Buat yang belum tau, green room adalah sebuah ruangan/kamar di belakang panggung/venue/studio yang di sediakan untuk performer sebelum mereka tampil.
Nah, dari kata kunci green room inilah, Saulnier mulai nge-develop ceritanya.
Btw, sekilas info Saulnier memang pernah menjadi bagian dari skena hardcore/punk di Virgina pada tahun 90an. Dia menghadiri banyak gigs, jatuh cinta dengan estetika dan energi musik hc/punk, dan bahkan bergabung dalam sebuah band ( No Turn On Fred ). Gue duga Saulnier mendapatkan ide tentang Green Room ini ketika band nya sedang menunggu waktu manggung di kamar tunggu sebuah venue gig. Dan ide itu terus berkembang liar.
Dalam sebuah wawancara, Saulnier mengaku bahkan sudah pernah membuat pilem pendek micro-budget ( untuk sebuah festival kecil ) yang mengambil setting sebuah green room. Ceritanya konon tentang sebuah ben heavy metal yang muter musik secara kebalik dan nggak sengaja malah ngebangkitin iblis-iblis ( laaaaah malah mirip 'Deathgasm' yaa haha ).
Singkatnya, Saulnier terus bermain-main dengan ide tentang green room ini disela-sela kesibukannya menggarap Blue Ruin. Nah, ketika akhirnya Blue Ruin tak disangka mendapat banyak apresiasi positif yang membuat kapabilitas Saulnier sebagai seorang sutradara mulai diakui, pintu kesempatan untuk bisa merealisasikan ide yang udah lama mengendap di benaknya itu pun terbuka lebar.
Nah, asiknya nih, dengan kesuksesan Blue Ruin ini, Saulnier sebenarnya bisa aja menerima tawaran studio besar dan membuat film komersil, tapi, doi malah memilih untuk tetap membuat film berskala kecil yang menjamin dia tetap bisa menuangkan ide, kreatiftas dan bersenang-senang didalamnya. Applause panjang.
Ide tentang green room pun kembali di olah Saulnier, dan inilah hasilnya :
Storyline
Sebuah band hardcore/punk Ain’t Rights yang beranggotakan Pat (Anton Yelchin), gitaris Sam (Alia Shawkat), drummer Reece (Joe Cole), dan vokalis Tiger (Callum Turner) sedang menjalani tur kecil mereka dengan sebuah van butut.
Setelah merasa ditipu karena diajak maen di sebuah restoran meksiko dengan bayaran yang bahkan nggak cukup untuk sekedar membeli bensin, Ain’t Rights akhirnya mendapat sebuah kesempatan untuk maen di sebuah gig besar di daerah terpencil Portland.

= Yang Harus Dikerjakan =
1 - Sebutkan semua anggota band Ain’t Rights yang ada di cuplikan halaman, lengkap dengan nama pemerannya.
2 - Salin persis seluruh bagian cuplikan halaman mulai dari "Nah, asiknya nih, dengan" terus ke bawah sampai "sebuah van butut.".

= Bahan Tersedia =
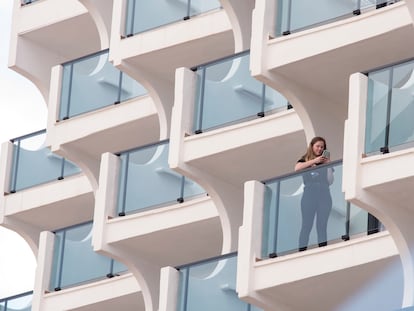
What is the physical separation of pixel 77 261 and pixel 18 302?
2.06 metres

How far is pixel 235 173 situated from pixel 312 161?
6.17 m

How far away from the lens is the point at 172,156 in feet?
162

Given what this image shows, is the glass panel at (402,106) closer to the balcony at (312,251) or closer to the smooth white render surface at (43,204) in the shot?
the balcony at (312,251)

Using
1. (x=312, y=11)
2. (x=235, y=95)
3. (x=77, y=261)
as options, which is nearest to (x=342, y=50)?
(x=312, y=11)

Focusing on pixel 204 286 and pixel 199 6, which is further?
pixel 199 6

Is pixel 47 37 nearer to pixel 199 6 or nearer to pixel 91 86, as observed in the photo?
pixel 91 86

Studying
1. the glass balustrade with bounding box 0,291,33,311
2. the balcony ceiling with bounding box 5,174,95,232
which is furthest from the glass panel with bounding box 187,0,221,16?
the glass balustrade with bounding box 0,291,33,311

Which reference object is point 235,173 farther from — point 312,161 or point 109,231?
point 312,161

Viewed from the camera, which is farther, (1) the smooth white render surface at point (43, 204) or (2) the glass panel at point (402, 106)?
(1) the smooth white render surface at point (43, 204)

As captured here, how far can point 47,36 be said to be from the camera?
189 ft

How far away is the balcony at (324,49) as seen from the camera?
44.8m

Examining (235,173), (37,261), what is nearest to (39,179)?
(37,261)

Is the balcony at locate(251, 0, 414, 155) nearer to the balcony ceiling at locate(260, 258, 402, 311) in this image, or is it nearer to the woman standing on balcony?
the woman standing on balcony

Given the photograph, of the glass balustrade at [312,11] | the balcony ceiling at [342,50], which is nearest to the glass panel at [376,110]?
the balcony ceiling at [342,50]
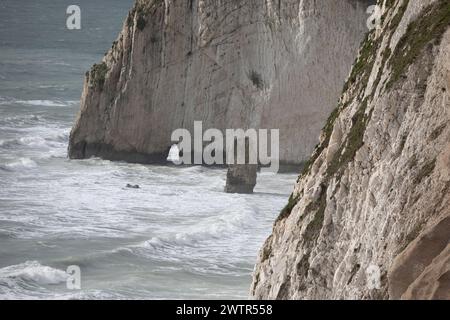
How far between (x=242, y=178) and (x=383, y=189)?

= Kunci Jawaban =
1 -
- Pat (Anton Yelchin)
- Sam (Alia Shawkat)
- Reece (Joe Cole)
- Tiger (Callum Turner)

2 -
Nah, asiknya nih, dengan kesuksesan Blue Ruin ini, Saulnier sebenarnya bisa aja menerima tawaran studio besar dan membuat film komersil, tapi, doi malah memilih untuk tetap membuat film berskala kecil yang menjamin dia tetap bisa menuangkan ide, kreatiftas dan bersenang-senang didalamnya. Applause panjang.
Ide tentang green room pun kembali di olah Saulnier, dan inilah hasilnya :
Storyline
Sebuah band hardcore/punk Ain’t Rights yang beranggotakan Pat (Anton Yelchin), gitaris Sam (Alia Shawkat), drummer Reece (Joe Cole), dan vokalis Tiger (Callum Turner) sedang menjalani tur kecil mereka dengan sebuah van butut.